§ **EXTRAIT DU DOCUMENT**:
-*-*-

Réclamée à corps et à cris par la grande majorité des Maliens dès sa proposition aux lendemains des évènements du 22 mars 2012, la convention nationale demeure un impératif du moment dès lors qu’elle est souhaitée dans un contexte où le Mali a besoin de se reprendre en main. Cependant, son organisation requiert une grande maturité pour éviter qu’elle ne soit transformée en un tribunal où il sera question de tout sauf de l’essentiel.
Pour sa tenue effective et efficiente, il est important que nous nous accordions sur un certain nombre de principes dont deux que nous jugeons d’extrême importance:
-L’inutilité de nous attarder sur toutes les questions qui relèvent de la justice en nous convainquant que cette dernière, dans sa dynamique actuelle saura régler les questions y afférant.
-L’inopportunité de discuter des questions ayant trait au Président et au Gouvernement de la transition en nous accordant sur le simple fait que les Maliens aspirent à aller de l’avant. En soutenant effectivement ces Autorités déjà en place, nous permettrons à notre pays de s’éloigner du spectre de la déstabilisation tout en offrant plus de chance aux missions en attente d’être accomplies à la satisfaction de tous.

-*-*-

§ **CONSIGNE 1**: D'après l'extrait sur la convention nationale malienne, pour quelle raison serait-il inopportun de débattre des questions relatives au Président et au Gouvernement de la transition ? Répondez en une à trois phrases.
§ **CONSIGNE 2**: Prolongez le texte sur la convention nationale malienne à partir de sa dernière phrase.

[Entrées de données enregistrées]

-*-*-

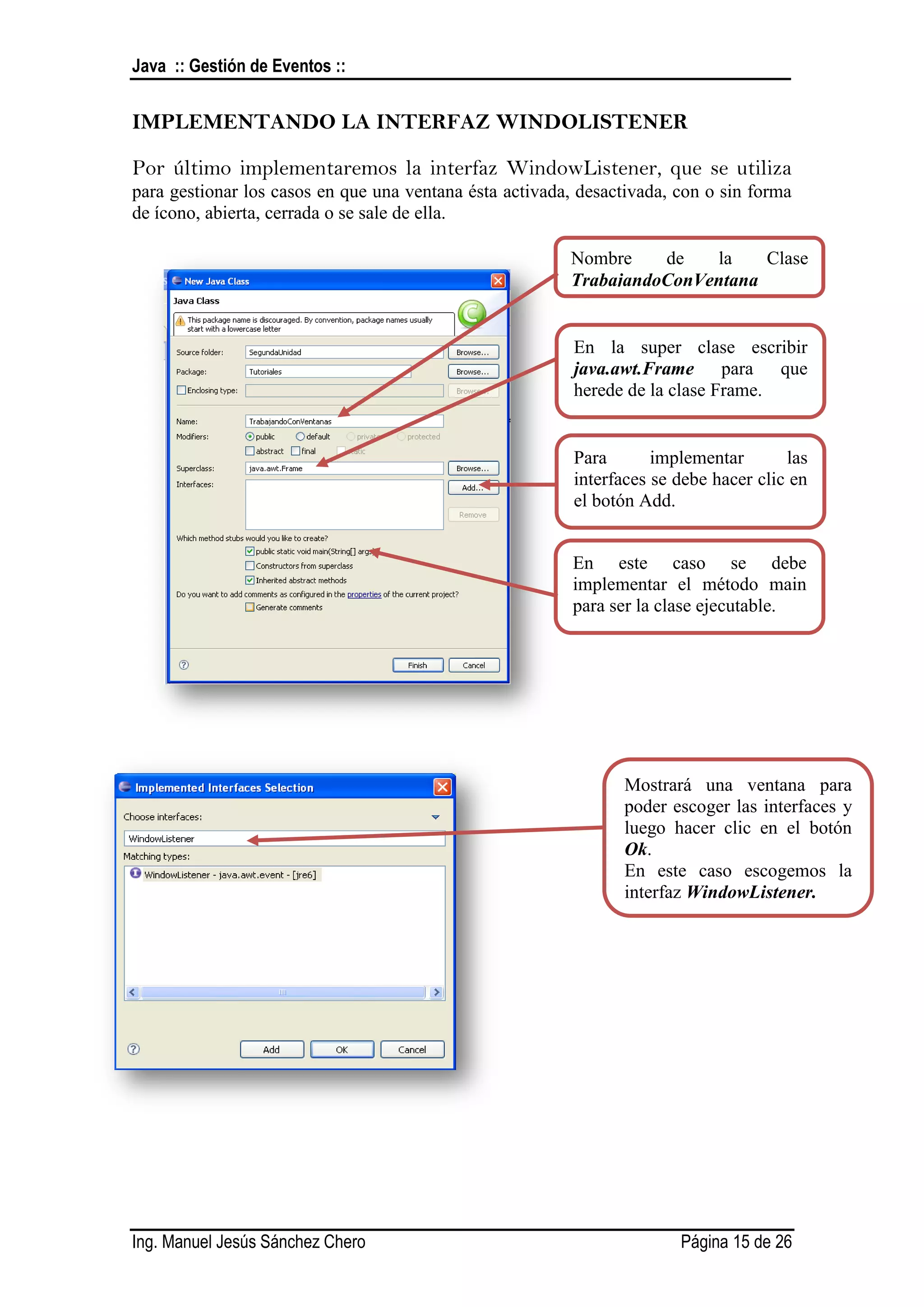 Java :: Gestión de Eventos ::

IMPLEMENTANDO LA INTERFAZ WINDOLISTENER

Por último implementaremos la interfaz WindowListener, que se utiliza para gestionar los casos en que una ventana ésta activada, desactivada, con o sin forma de ícono, abierta, cerrada o se sale de ella.

New Java Class

Java Class

This package name is discouraged. By convention, package names usually start with a lowercase letter

Source folder: SegundaUnidad Browse...

Package: Tutoriales Browse...

Enclosing type: Browse...

Name: TrabajandoConVentanas

Modifiers: public default private protected

abstract final static

Superclass: java.awt.Frame Browse...

Interfaces: Add...

Remove

Which method stubs would you like to create?

public static void main(String[] args)

Constructors from superclass

Inherited abstract methods

Do you want to add comments as configured in the properties of the current project?

Generate comments

Finish Cancel

Nombre de la Clase TrabajandoConVentana

En la super clase escribir java.awt.Frame para que herede de la clase Frame.

Para implementar las interfaces se debe hacer clic en el botón Add.

En este caso se debe implementar el método main para ser la clase ejecutable.

Implemented Interfaces Selection

Choose interfaces:

WindowListener

Matching types:

WindowListener - java.awt.event - [jre6]

Add OK Cancel

Mostrará una ventana para poder escoger las interfaces y luego hacer clic en el botón Ok.
En este caso escogemos la interfaz WindowListener.

Ing. Manuel Jesús Sánchez Chero Página 15 de 26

-*-*-

§ **ESPACE DE RÉPONSE 1**: Ce débat serait inopportun parce que les Maliens aspirent à aller de l'avant. En soutenant les autorités déjà en place, le pays s'éloignerait du spectre de la déstabilisation et offrirait davantage de chances aux missions en attente d'être accomplies à la satisfaction de tous.

§ **ESPACE DE RÉPONSE 2**:
Hormis ces deux aspects, toutes les autres questions peuvent être débattues pour permettre à notre processus de démocratisation de prendre la route.
A cet effet, nous proposons en discussion les quelques questions suivantes:
-Les organes de transition et sa gestion
-La reforme constitutionnelle ;
– La problématique des partis politiques ;
– L’état du processus de décentralisation ;
– La reforme de l’Etat ;
– La problématique de l’Education au Mali ;
– La problématique de la Presse au Mali ;
– La dynamique de l’intégration au plan sous-régional et régional ;
– La Mondialisation.
Il est clair que pour discuter de ces questions, nous devons avoir à l’esprit deux orientations :
– La convention doit rester strictement inter-malienne et se dérouler à hui clos. Toutes les postures capables de nuire à sa sérénité doivent être proscrites, notamment les interviews à tout vent et les conciliabules à caractère tendancieux. Aucune couverture médiatique ne doit être autorisée avant la fin des travaux :
– Les résolutions sans nuances qui en découleront serviront de cadre de référence à tout pouvoir qui sera installé pour gérer les ressources de notre pays.
Par rapport aux questions proposées à débat, notre appréciation à l’état actuel se résume comme il suit :
1)Les organes de transition et sa gestion :
Notre pays traverse une crise qui a couvé depuis bien longtemps suite à une approche mono partisane de notre processus de démocratisation. Déjà, lors de la transition bâclée d’après mars 1991, au cours de laquelle les discours démagogiques et la quête effrénée du pouvoir ont pris le pas sur l’aspect préparatoire de l’entrée en démocratie pluraliste, la montagne a accouché d’une souris. Tout le reste n’est que conséquences de ces impréparations. La plus part des tares dénoncées aujourd’hui ont poussé leurs racines pendant cette période de transition.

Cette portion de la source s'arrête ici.